#### PROVIDED RECORDS:
>>>

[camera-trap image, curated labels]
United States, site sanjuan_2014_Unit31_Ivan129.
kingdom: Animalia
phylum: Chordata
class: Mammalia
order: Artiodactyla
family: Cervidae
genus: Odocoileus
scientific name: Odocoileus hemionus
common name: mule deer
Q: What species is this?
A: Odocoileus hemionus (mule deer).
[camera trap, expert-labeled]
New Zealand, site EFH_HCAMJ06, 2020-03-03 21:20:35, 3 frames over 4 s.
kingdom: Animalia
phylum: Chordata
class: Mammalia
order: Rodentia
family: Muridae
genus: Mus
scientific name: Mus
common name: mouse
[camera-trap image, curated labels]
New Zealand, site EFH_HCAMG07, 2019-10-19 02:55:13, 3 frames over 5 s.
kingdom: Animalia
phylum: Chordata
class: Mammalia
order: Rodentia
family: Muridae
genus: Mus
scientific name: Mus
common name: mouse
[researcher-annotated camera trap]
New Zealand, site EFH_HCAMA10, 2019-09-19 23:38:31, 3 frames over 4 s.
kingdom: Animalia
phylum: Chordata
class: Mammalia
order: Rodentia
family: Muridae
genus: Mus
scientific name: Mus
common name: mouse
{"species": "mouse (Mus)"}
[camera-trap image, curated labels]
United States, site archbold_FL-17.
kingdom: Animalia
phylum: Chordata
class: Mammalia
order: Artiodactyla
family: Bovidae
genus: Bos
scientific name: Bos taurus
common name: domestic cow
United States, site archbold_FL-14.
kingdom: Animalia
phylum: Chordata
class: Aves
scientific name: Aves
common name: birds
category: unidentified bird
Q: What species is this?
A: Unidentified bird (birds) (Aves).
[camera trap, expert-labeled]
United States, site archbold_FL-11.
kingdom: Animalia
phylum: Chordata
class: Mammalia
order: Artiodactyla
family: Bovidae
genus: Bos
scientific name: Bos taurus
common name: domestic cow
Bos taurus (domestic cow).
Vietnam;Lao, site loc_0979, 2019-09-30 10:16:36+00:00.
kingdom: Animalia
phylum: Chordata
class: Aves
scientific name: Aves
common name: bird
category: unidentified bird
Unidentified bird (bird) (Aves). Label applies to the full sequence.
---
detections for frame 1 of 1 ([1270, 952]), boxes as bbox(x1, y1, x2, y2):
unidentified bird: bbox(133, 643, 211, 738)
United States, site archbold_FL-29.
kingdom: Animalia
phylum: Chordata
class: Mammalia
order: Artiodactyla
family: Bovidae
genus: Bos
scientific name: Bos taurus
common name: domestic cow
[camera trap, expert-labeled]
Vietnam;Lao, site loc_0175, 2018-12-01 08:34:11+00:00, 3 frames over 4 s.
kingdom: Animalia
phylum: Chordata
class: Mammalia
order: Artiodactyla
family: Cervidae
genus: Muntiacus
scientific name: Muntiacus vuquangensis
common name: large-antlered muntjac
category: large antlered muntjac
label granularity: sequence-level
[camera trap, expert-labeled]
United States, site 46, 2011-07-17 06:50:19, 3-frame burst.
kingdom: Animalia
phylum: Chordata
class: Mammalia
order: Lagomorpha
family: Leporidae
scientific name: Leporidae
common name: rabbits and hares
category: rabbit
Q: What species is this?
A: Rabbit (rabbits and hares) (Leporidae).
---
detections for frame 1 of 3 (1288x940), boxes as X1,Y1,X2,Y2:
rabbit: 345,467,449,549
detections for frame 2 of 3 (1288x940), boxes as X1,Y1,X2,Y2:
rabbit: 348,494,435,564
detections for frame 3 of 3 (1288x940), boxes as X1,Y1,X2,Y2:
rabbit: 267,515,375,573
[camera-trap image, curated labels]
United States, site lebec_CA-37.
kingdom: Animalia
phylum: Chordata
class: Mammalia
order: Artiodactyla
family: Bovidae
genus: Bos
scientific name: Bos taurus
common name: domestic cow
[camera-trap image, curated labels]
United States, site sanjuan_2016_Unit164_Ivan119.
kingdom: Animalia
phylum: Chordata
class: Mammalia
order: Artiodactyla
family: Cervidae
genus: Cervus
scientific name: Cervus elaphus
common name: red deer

<<<

#### WORK TO COMPLETE:
The response should be an exact copy of every line above.

#### REPLY:
[camera-trap image, curated labels]
United States, site sanjuan_2014_Unit31_Ivan129.
kingdom: Animalia
phylum: Chordata
class: Mammalia
order: Artiodactyla
family: Cervidae
genus: Odocoileus
scientific name: Odocoileus hemionus
common name: mule deer
Q: What species is this?
A: Odocoileus hemionus (mule deer).
[camera trap, expert-labeled]
New Zealand, site EFH_HCAMJ06, 2020-03-03 21:20:35, 3 frames over 4 s.
kingdom: Animalia
phylum: Chordata
class: Mammalia
order: Rodentia
family: Muridae
genus: Mus
scientific name: Mus
common name: mouse
[camera-trap image, curated labels]
New Zealand, site EFH_HCAMG07, 2019-10-19 02:55:13, 3 frames over 5 s.
kingdom: Animalia
phylum: Chordata
class: Mammalia
order: Rodentia
family: Muridae
genus: Mus
scientific name: Mus
common name: mouse
[researcher-annotated camera trap]
New Zealand, site EFH_HCAMA10, 2019-09-19 23:38:31, 3 frames over 4 s.
kingdom: Animalia
phylum: Chordata
class: Mammalia
order: Rodentia
family: Muridae
genus: Mus
scientific name: Mus
common name: mouse
{"species": "mouse (Mus)"}
[camera-trap image, curated labels]
United States, site archbold_FL-17.
kingdom: Animalia
phylum: Chordata
class: Mammalia
order: Artiodactyla
family: Bovidae
genus: Bos
scientific name: Bos taurus
common name: domestic cow
United States, site archbold_FL-14.
kingdom: Animalia
phylum: Chordata
class: Aves
scientific name: Aves
common name: birds
category: unidentified bird
Q: What species is this?
A: Unidentified bird (birds) (Aves).
[camera trap, expert-labeled]
United States, site archbold_FL-11.
kingdom: Animalia
phylum: Chordata
class: Mammalia
order: Artiodactyla
family: Bovidae
genus: Bos
scientific name: Bos taurus
common name: domestic cow
Bos taurus (domestic cow).
Vietnam;Lao, site loc_0979, 2019-09-30 10:16:36+00:00.
kingdom: Animalia
phylum: Chordata
class: Aves
scientific name: Aves
common name: bird
category: unidentified bird
Unidentified bird (bird) (Aves). Label applies to the full sequence.
---
detections for frame 1 of 1 ([1270, 952]), boxes as bbox(x1, y1, x2, y2):
unidentified bird: bbox(133, 643, 211, 738)
United States, site archbold_FL-29.
kingdom: Animalia
phylum: Chordata
class: Mammalia
order: Artiodactyla
family: Bovidae
genus: Bos
scientific name: Bos taurus
common name: domestic cow
[camera trap, expert-labeled]
Vietnam;Lao, site loc_0175, 2018-12-01 08:34:11+00:00, 3 frames over 4 s.
kingdom: Animalia
phylum: Chordata
class: Mammalia
order: Artiodactyla
family: Cervidae
genus: Muntiacus
scientific name: Muntiacus vuquangensis
common name: large-antlered muntjac
category: large antlered muntjac
label granularity: sequence-level
[camera trap, expert-labeled]
United States, site 46, 2011-07-17 06:50:19, 3-frame burst.
kingdom: Animalia
phylum: Chordata
class: Mammalia
order: Lagomorpha
family: Leporidae
scientific name: Leporidae
common name: rabbits and hares
category: rabbit
Q: What species is this?
A: Rabbit (rabbits and hares) (Leporidae).
---
detections for frame 1 of 3 (1288x940), boxes as X1,Y1,X2,Y2:
rabbit: 345,467,449,549
detections for frame 2 of 3 (1288x940), boxes as X1,Y1,X2,Y2:
rabbit: 348,494,435,564
detections for frame 3 of 3 (1288x940), boxes as X1,Y1,X2,Y2:
rabbit: 267,515,375,573
[camera-trap image, curated labels]
United States, site lebec_CA-37.
kingdom: Animalia
phylum: Chordata
class: Mammalia
order: Artiodactyla
family: Bovidae
genus: Bos
scientific name: Bos taurus
common name: domestic cow
[camera-trap image, curated labels]
United States, site sanjuan_2016_Unit164_Ivan119.
kingdom: Animalia
phylum: Chordata
class: Mammalia
order: Artiodactyla
family: Cervidae
genus: Cervus
scientific name: Cervus elaphus
common name: red deer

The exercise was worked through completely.